**** Zitierte Textstelle

Die Kritische Transzendentalphilosophie Immanuel Kants ist bekanntlich diejenige
der Aufklärung und des Rationalismus. Er wollte den Menschen zur
Selbstbefreiung aus nicht durchschauten und nicht bewußt übernommenen, sondern
auferlegten religiösen, sozialen und politischen Bindungen aufrufen und
befähigen. Kant ist mit seiner kritizistischen Transzendentalphilosophie zum
eigentlichen Angelpunkt des neuzeitlichen Denkens geworden. Er legt den Grund
für die Unumkehrbarkeit der neuzeitlichen Subjektivität. Es geht um die Frage
ob und wie die Vernunft und die Erfahrung zusammenzubringen sind und welche
Folgen sich daraus für die Geltung und Reichweite des Prinzips der
Subjektivität ergeben. Der Verstand erkennt die Dinge, weil er auf die
sinnliche Wahrnehmung angewiesen ist, nur als Erscheinungen, nämlich unter den
Anschauungsformen von Raum und Zeit. Das denkende Subjekt ermöglicht durch die
Weise seiner Erfahrungskenntnis den Zugriff auf die Objektivität der
Gegenstände, so daß die Bedingungen der Möglichkeit der Erfahrung überhaupt
sich zugleich als die Bedingungen der Möglichkeit der Gegenstände der
Erfahrung und als der Grund der Möglichkeit aller Erkenntnis erweisen.
Diese theoretische Vernunft muß gleichwohl die Idee eines Dinges an sich bzw.
der Dinge an sich sowie die Ideen der Welt oder die Idee Gottes und der Seele
erscheinen als ein Ding der Unmöglichkeit. Die Vernunft kann diese Idee der
Welt im Ganzen oder die Vorstellung Gottes lediglich postulieren, aber nicht
abschließend wissen. Kants Idee ist die entscheidende Idee der Freiheit. Sie
wird aber nur in praktischer Hinsicht erfahrbar.
Es stellt sich die Frage nach der heutigen Bedeutung der Metaphysik, die einst
Königsdisziplin aller Wissenschaft war und nach dem absoluten Urgrund des Seins
suchte. Dieser sei transzendent und nicht empirisch erfahrbar. Kant erklärte
die Beweisbarkeit Gottes auf empirischem Wege als wissenschaftlich unmöglich.
Natürlich läutete er damit den historischen Niedergang der Metaphysik ein.
Sein Nachfolger Johann Gottlieb Fichte meinte schließlich in seinen
"Anweisungen zum seligen Leben" zum Unterschied zwischen eigentlichem
Denken und bloßem Meinen:
"Sondern darin besteht die Religion, daß man, in seiner eigenen Person,
und nicht in einer fremden, mit seinem eigenen geistigen Auge, und nicht durch
ein fremdes, Gott unmittelbar anschaue, habe, und besitze. Dies aber ist nur
durch das reine und selbständige Denken möglich; denn nur durch dieses wird
man eine eigene Person. (...) Das reine Denken ist selbst das göttliche Dasein;
(...)."

********
**** Bereitgestellte Daten

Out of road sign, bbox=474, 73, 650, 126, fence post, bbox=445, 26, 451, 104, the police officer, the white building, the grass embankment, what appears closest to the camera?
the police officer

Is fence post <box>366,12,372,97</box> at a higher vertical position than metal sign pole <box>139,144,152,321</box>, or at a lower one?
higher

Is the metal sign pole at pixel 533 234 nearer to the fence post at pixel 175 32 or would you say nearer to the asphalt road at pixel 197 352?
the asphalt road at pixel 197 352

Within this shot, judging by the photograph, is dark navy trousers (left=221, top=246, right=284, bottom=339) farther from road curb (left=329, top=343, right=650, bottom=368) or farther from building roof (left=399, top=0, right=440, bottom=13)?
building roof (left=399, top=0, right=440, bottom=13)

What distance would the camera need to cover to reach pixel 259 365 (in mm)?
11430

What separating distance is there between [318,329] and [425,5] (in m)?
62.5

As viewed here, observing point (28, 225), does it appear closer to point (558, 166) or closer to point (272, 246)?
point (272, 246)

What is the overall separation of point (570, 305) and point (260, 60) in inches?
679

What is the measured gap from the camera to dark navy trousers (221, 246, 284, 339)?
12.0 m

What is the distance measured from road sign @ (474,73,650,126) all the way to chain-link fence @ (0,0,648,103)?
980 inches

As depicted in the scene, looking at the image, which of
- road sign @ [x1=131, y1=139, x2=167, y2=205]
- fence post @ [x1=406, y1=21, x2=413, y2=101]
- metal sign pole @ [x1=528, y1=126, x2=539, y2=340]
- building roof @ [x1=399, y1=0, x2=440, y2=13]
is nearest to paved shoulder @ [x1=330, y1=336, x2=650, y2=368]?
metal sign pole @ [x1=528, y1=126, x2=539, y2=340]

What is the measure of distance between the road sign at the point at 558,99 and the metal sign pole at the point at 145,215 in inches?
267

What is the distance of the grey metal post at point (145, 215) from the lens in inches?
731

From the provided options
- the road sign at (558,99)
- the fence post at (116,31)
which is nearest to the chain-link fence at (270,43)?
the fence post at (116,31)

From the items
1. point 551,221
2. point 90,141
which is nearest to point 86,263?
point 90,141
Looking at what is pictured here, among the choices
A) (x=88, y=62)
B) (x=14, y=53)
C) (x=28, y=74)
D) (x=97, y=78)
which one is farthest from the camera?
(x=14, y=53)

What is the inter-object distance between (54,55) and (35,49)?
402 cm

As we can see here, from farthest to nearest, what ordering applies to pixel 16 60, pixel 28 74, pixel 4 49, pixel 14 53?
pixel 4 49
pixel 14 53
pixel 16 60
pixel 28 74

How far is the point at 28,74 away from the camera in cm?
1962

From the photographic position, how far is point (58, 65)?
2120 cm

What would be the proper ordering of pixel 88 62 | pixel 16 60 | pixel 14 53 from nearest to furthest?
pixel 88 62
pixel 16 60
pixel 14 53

********

- [Aufgabenstellung]:
(1) Schreibe aus dem Text über Kants Philosophie die Stelle von "der Dinge an" bis einschließlich "praktischer Hinsicht erfahrbar." wortgetreu ab.
(2) Führe den Text über Kants Philosophie im Anschluss an seinen letzten Satz weiter.

- [Antworten je Aufgabe]:
(1)
der Dinge an sich sowie die Ideen der Welt oder die Idee Gottes und der Seele
erscheinen als ein Ding der Unmöglichkeit. Die Vernunft kann diese Idee der
Welt im Ganzen oder die Vorstellung Gottes lediglich postulieren, aber nicht
abschließend wissen. Kants Idee ist die entscheidende Idee der Freiheit. Sie
wird aber nur in praktischer Hinsicht erfahrbar.

(2)
Das reine Denken wird damit selbst zum im Menschen wohnenden Potential Gottes
und dies kann eben nur ein transzendentales sein, weil "Denken" eben
nie empirisch fassbar ist. Keine Frage: Ein Gottesbeweis auf empirischer Basis
wird damit sehr schwer!
Dennoch: Können Gottesbeweise eine spannende Lektüre sein? Diese Frage stellt
sich Hansen im vorliegenden Buch und schlägt bei aller Größe der
Transzendentalphilosophie eine Schneise in sie hinein, die den Nachweis Gottes
als empirisch vertretbar hält. Nach der Lektüre dieses Buches wird der Leser
die Frage nach der Beweisbarkeit Gottes als spannende Lektüre positiv
beantworten. Hansen macht deutlich, daß in der Atom- und Teilchenphysik mit
Hypothesen gearbeitet wird, deren Aussagen nicht, noch nicht und vielleicht auch
nie empirisch verifiziert werden können. Niemand wird je Strings oder
Higgs-Teilchen sehen können, aber ihre Existenz ist an ihren Wirkungen
nachweisbar. Kann dann nicht auch die Existenz Gottes an seinen Wirkungen
deutlich werden? Die überzeugende Schlußfolgerung des Verfassers: Das
Universum gibt charakteristische Hinweise auf einen letzten, transzendenten
Grund - auf Gott.
Die große Leistung des Buches besteht darin, daß die Metaphysik der modernen
wissenschaftlichen Beweisführung zugänglich gemacht werden kann und sollte. Es
lieg hiermit die Grundlegung einer modernen Metaphysik vor. Es gibt kein Leben
in einem sinnlosen Universum. - Die Geschichte der alten Metaphysik, ihr
Niedergang und der moderne Weg zum Gottesbeweis finden sich in diesem Buch.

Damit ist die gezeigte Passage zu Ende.